As noted, this methodology aligns itself with other recent texts in queer theory such as Judith (Jack) Halberstam’s 2011 The Queer Art of Failure. Cited by Chen, Halberstam’s book also surveys a vast array of cultural objects—Pixar animation films such as Monsters, Inc. and Finding Nemo; novels such as Irvine Welsh’s Trainspotting and Jamaica Kincaid’s Autobiography of My Mother; and visual art by individuals such as Attila Richard Lukacs, to name but three cultural arenas.  Adamantly, Halberstam refuses to nestle into one disciplinary niche and calls on subsequent scholarship to promote an “antidisciplinarity,” or what he defines as “modes of thinking that ally not with rigor or order but with inspiration and unpredictability” (10).  While this divide may be too clean-cut for some, Chen’s book similarly pulls off a rigorous reading full of unpredictable sources.

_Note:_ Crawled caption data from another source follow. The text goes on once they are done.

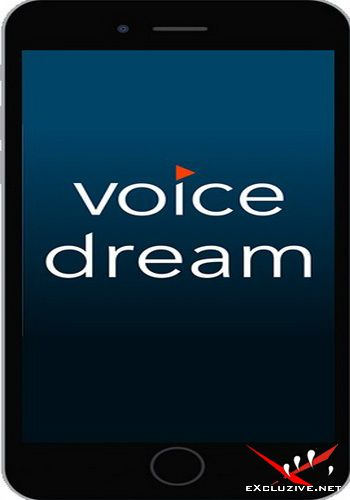 Voice Dream Reader 1.1.11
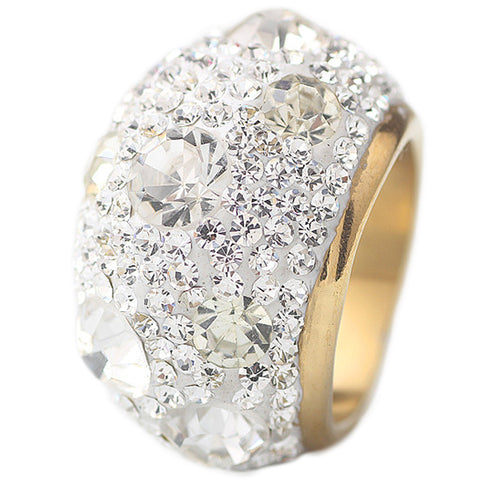 gold plate stainless steel austrian crystal ring for women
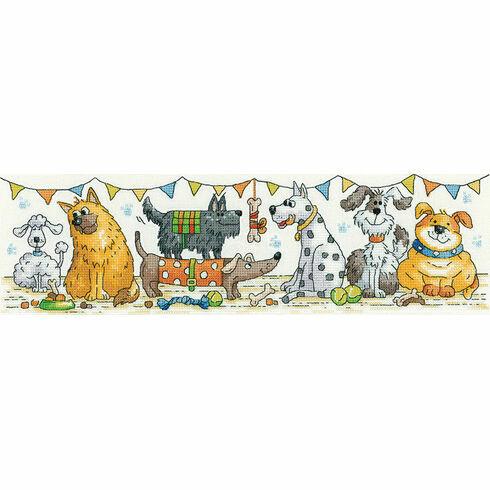 Dog Show Cross Stitch Kit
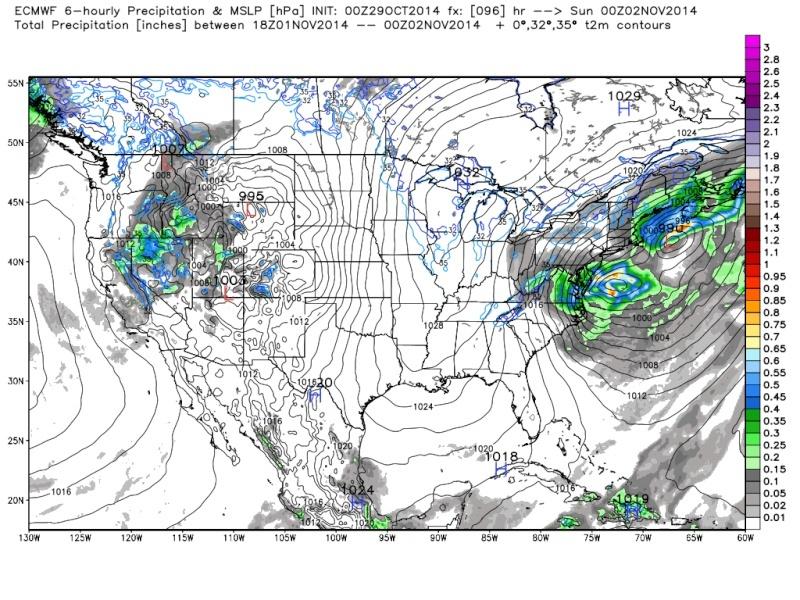 Possible November 1st Coastal Storm Thread 1 - Page 3 Euro_910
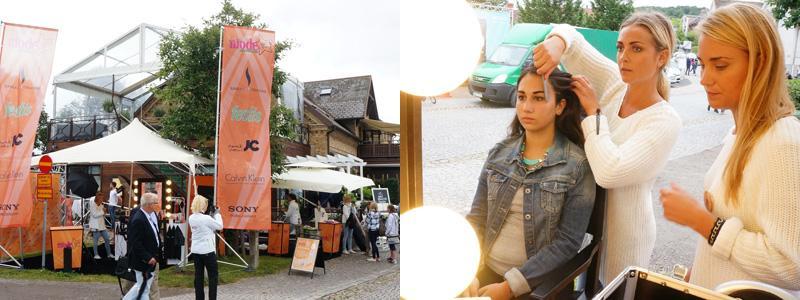 Sofis mode på plats i Båstad.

Given such expansiveness, one of Animacies’s central contributions to queer theory is to further widen the purview of what counts for queerness and for a queer subject of study.  Like other scholars working within materialist critique, she too takes everyday objects and reads their queer potential for contemporary politics.  The best example of this occurs in a wickedly perverse scene where Chen examines the racial, sexual, national, and material anxieties of American children licking supposedly foreign-made toys.  This moment connects to a larger reading of fears surrounding lead-laden playthings, and Chen finds that “one aspect of the threat of lead toxicity is its origin in a forbidden sexuality, for the frightening originary scene of intoxication is one of a queer licking” (185).  In an analysis akin to Kathryn Bond Stockton’s The Queer Child, or Growing Sideways in the Twentieth Century, the image of a child pleasurably running his or her tongue along the mold of a toy—a playfully dangerous meeting of saliva, metal, and taste buds—gets to the core of Animacies’s novel takes on what we can define as queer.  Simultaneously, it provides an inspirational take on how we can redefine mattering—not just early modern pus, but the queer matter of bodily fluids and forms that are embedded within twentieth-century and twenty-first-century political histories of racialization.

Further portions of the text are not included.